# Data Preprocessing with Seaborn Datasets
You will practice data preprocessing techniques using Seaborn datasets: **Tips**, **Flights**, and **Titanic**.
We will cover:
- Handling Missing Values
- Feature Scaling
- Encoding
- Binning
- Normalization

Each step includes explanation, justification, and trade-off analysis.

In [None]:
# Imports
import seaborn as sns
import pandas as pd
import numpy as np
from sklearn.preprocessing import StandardScaler, MinMaxScaler, LabelEncoder
import matplotlib.pyplot as plt
import warnings
warnings.filterwarnings('ignore')

In [None]:
# Load datasets
tips = sns.load_dataset('tips')
flights = sns.load_dataset('flights')
titanic = sns.load_dataset('titanic')
tips.head(), flights.head(), titanic.head()

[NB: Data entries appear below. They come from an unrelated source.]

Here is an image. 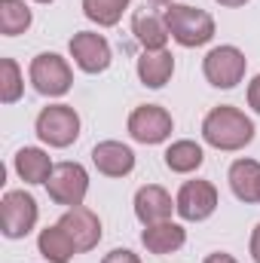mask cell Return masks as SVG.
<instances>
[{
  "instance_id": "10",
  "label": "cell",
  "mask_w": 260,
  "mask_h": 263,
  "mask_svg": "<svg viewBox=\"0 0 260 263\" xmlns=\"http://www.w3.org/2000/svg\"><path fill=\"white\" fill-rule=\"evenodd\" d=\"M70 55H73V65L86 73H101L110 67V43L101 37V34H92V31H80L70 37Z\"/></svg>"
},
{
  "instance_id": "24",
  "label": "cell",
  "mask_w": 260,
  "mask_h": 263,
  "mask_svg": "<svg viewBox=\"0 0 260 263\" xmlns=\"http://www.w3.org/2000/svg\"><path fill=\"white\" fill-rule=\"evenodd\" d=\"M101 263H141V257L135 251H129V248H114L110 254H104Z\"/></svg>"
},
{
  "instance_id": "31",
  "label": "cell",
  "mask_w": 260,
  "mask_h": 263,
  "mask_svg": "<svg viewBox=\"0 0 260 263\" xmlns=\"http://www.w3.org/2000/svg\"><path fill=\"white\" fill-rule=\"evenodd\" d=\"M257 202H260V190H257Z\"/></svg>"
},
{
  "instance_id": "23",
  "label": "cell",
  "mask_w": 260,
  "mask_h": 263,
  "mask_svg": "<svg viewBox=\"0 0 260 263\" xmlns=\"http://www.w3.org/2000/svg\"><path fill=\"white\" fill-rule=\"evenodd\" d=\"M25 92V77L15 65V59H0V101L15 104Z\"/></svg>"
},
{
  "instance_id": "8",
  "label": "cell",
  "mask_w": 260,
  "mask_h": 263,
  "mask_svg": "<svg viewBox=\"0 0 260 263\" xmlns=\"http://www.w3.org/2000/svg\"><path fill=\"white\" fill-rule=\"evenodd\" d=\"M172 129V114L159 104H141L129 114V135L138 144H162Z\"/></svg>"
},
{
  "instance_id": "9",
  "label": "cell",
  "mask_w": 260,
  "mask_h": 263,
  "mask_svg": "<svg viewBox=\"0 0 260 263\" xmlns=\"http://www.w3.org/2000/svg\"><path fill=\"white\" fill-rule=\"evenodd\" d=\"M178 214L184 220H208L217 208V187L211 181H187L181 190H178Z\"/></svg>"
},
{
  "instance_id": "17",
  "label": "cell",
  "mask_w": 260,
  "mask_h": 263,
  "mask_svg": "<svg viewBox=\"0 0 260 263\" xmlns=\"http://www.w3.org/2000/svg\"><path fill=\"white\" fill-rule=\"evenodd\" d=\"M230 190L242 202H257V190H260V162L257 159H236L230 165Z\"/></svg>"
},
{
  "instance_id": "27",
  "label": "cell",
  "mask_w": 260,
  "mask_h": 263,
  "mask_svg": "<svg viewBox=\"0 0 260 263\" xmlns=\"http://www.w3.org/2000/svg\"><path fill=\"white\" fill-rule=\"evenodd\" d=\"M251 257H254V263H260V223L251 233Z\"/></svg>"
},
{
  "instance_id": "25",
  "label": "cell",
  "mask_w": 260,
  "mask_h": 263,
  "mask_svg": "<svg viewBox=\"0 0 260 263\" xmlns=\"http://www.w3.org/2000/svg\"><path fill=\"white\" fill-rule=\"evenodd\" d=\"M248 104L260 114V73L251 80V86H248Z\"/></svg>"
},
{
  "instance_id": "1",
  "label": "cell",
  "mask_w": 260,
  "mask_h": 263,
  "mask_svg": "<svg viewBox=\"0 0 260 263\" xmlns=\"http://www.w3.org/2000/svg\"><path fill=\"white\" fill-rule=\"evenodd\" d=\"M202 138L217 150H242V147H248L254 141V123L239 107L220 104L205 117Z\"/></svg>"
},
{
  "instance_id": "28",
  "label": "cell",
  "mask_w": 260,
  "mask_h": 263,
  "mask_svg": "<svg viewBox=\"0 0 260 263\" xmlns=\"http://www.w3.org/2000/svg\"><path fill=\"white\" fill-rule=\"evenodd\" d=\"M217 3H220V6H245L248 0H217Z\"/></svg>"
},
{
  "instance_id": "12",
  "label": "cell",
  "mask_w": 260,
  "mask_h": 263,
  "mask_svg": "<svg viewBox=\"0 0 260 263\" xmlns=\"http://www.w3.org/2000/svg\"><path fill=\"white\" fill-rule=\"evenodd\" d=\"M172 211H178V205L172 202L169 190H162L159 184H147L135 193V217L150 227V223H162L172 217Z\"/></svg>"
},
{
  "instance_id": "30",
  "label": "cell",
  "mask_w": 260,
  "mask_h": 263,
  "mask_svg": "<svg viewBox=\"0 0 260 263\" xmlns=\"http://www.w3.org/2000/svg\"><path fill=\"white\" fill-rule=\"evenodd\" d=\"M37 3H52V0H37Z\"/></svg>"
},
{
  "instance_id": "19",
  "label": "cell",
  "mask_w": 260,
  "mask_h": 263,
  "mask_svg": "<svg viewBox=\"0 0 260 263\" xmlns=\"http://www.w3.org/2000/svg\"><path fill=\"white\" fill-rule=\"evenodd\" d=\"M132 31H135V37L144 49H165V40H169L165 18L150 15V12H138L132 18Z\"/></svg>"
},
{
  "instance_id": "5",
  "label": "cell",
  "mask_w": 260,
  "mask_h": 263,
  "mask_svg": "<svg viewBox=\"0 0 260 263\" xmlns=\"http://www.w3.org/2000/svg\"><path fill=\"white\" fill-rule=\"evenodd\" d=\"M245 67H248V62H245V52L242 49H236V46H214L205 55V62H202V73H205V80L211 86L233 89V86L242 83Z\"/></svg>"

## Handling Missing Values

In [None]:
# Check missing values
titanic.isnull().sum()

In [None]:
# Fill missing age with median, embark_town with mode, and drop deck due to too many nulls
titanic['age'].fillna(titanic['age'].median(), inplace=True)
titanic['embark_town'].fillna(titanic['embark_town'].mode()[0], inplace=True)
titanic.drop(columns=['deck'], inplace=True)
titanic.isnull().sum()

## Feature Scaling

In [None]:
# Standard scaling 'total_bill' and 'tip' from tips
scaler = StandardScaler()
tips[['total_bill_scaled', 'tip_scaled']] = scaler.fit_transform(tips[['total_bill', 'tip']])
tips.head()

## Encoding

In [None]:
# Encode 'sex' and 'embarked' in Titanic
le = LabelEncoder()
titanic['sex_encoded'] = le.fit_transform(titanic['sex'])
titanic['embarked_encoded'] = le.fit_transform(titanic['embarked'].astype(str))
titanic[['sex', 'sex_encoded', 'embarked', 'embarked_encoded']].head()

## Binning

In [None]:
# Bin age into categories in Titanic
bins = [0, 12, 20, 40, 60, 100]
labels = ['Child', 'Teen', 'Adult', 'Middle Age', 'Senior']
titanic['age_group'] = pd.cut(titanic['age'], bins=bins, labels=labels)
titanic[['age', 'age_group']].head()

## Normalization

In [None]:
# Normalize passenger counts in Flights dataset
min_max = MinMaxScaler()
flights['passengers_normalized'] = min_max.fit_transform(flights[['passengers']])
flights.head()

## Conclusion
All preprocessing steps have been applied. Justify your methods based on data distribution, scale requirements, and ML algorithm expectations.